That's an overly simplistic (dare I say, engineering) view of how the law works. While their decisions are grounded in statute and constitutional law, as well as common law, they have broad enough latitude in how they apply it that they use a number of doctrines to actually figure out how they're going to rule even if they could rule either way based on the merits of the case. The higher up the court, the more likely this becomes - after all the case is sufficiently ambiguous that the lower courts couldn't resolve it easily. These doctrines are broadly speaking the court's view of "justness" and help them consistently apply the law to the facts of the case.

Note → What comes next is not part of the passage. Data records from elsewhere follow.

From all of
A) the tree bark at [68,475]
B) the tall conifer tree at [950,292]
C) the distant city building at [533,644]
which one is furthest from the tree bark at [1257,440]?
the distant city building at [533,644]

For instance, a number of laws have been struck down as being overly vague and a court could certainly find that because your hypothetical law doesn't define "shoe size" precisely enough, it's essentially void. Or if they figured that such a law was fair, they could also agree with the government that "shoe size" is commonly understood.

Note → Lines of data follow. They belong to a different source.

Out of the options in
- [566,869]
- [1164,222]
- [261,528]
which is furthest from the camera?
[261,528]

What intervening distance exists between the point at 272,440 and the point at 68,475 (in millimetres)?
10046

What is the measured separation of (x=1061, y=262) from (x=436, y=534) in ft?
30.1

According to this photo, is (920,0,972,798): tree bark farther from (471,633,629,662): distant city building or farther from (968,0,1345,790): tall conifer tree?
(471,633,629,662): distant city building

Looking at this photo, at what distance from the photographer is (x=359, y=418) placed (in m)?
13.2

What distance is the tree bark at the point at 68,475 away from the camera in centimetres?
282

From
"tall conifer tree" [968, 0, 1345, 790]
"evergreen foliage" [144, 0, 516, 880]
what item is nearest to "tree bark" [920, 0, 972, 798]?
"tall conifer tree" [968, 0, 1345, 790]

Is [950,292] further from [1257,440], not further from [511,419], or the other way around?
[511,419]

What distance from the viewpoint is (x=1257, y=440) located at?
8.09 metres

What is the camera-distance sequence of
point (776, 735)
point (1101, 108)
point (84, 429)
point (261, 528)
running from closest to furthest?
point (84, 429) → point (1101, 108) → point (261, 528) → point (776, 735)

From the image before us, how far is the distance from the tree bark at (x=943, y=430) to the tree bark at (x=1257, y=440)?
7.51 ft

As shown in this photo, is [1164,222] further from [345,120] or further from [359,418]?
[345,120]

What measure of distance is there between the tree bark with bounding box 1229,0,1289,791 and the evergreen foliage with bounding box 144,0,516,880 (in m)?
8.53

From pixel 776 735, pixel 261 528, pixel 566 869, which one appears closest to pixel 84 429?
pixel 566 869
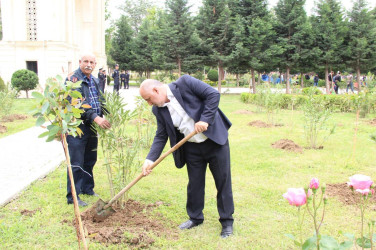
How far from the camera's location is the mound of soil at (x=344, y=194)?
167 inches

Put more broadly, one of the reasons the courts are so important is because they can essentially create law from thin air. For instance, did you know that the Constitution has nothing in it giving the Supreme Court the power to strike down laws? The court gave itself that power in Marbury v. Madison. (It's a bit more complicated than that, as history is, but nonetheless the Constitution doesn't mention it.) The court's mandate is deliberately left vague enough to continue to be relevant - for instance, if you piss off the court, you might find yourself jailed indefinitely for contempt, which is the only indefinite detention allowed by law. If you proscribe a court's behavior too much it becomes too easy to circumvent which leads to absurdities. Thankfully courts are reactive, not proactive, by nature - and they tend to have pretty reasonable and history-conscious people on them, so this usually works out alright.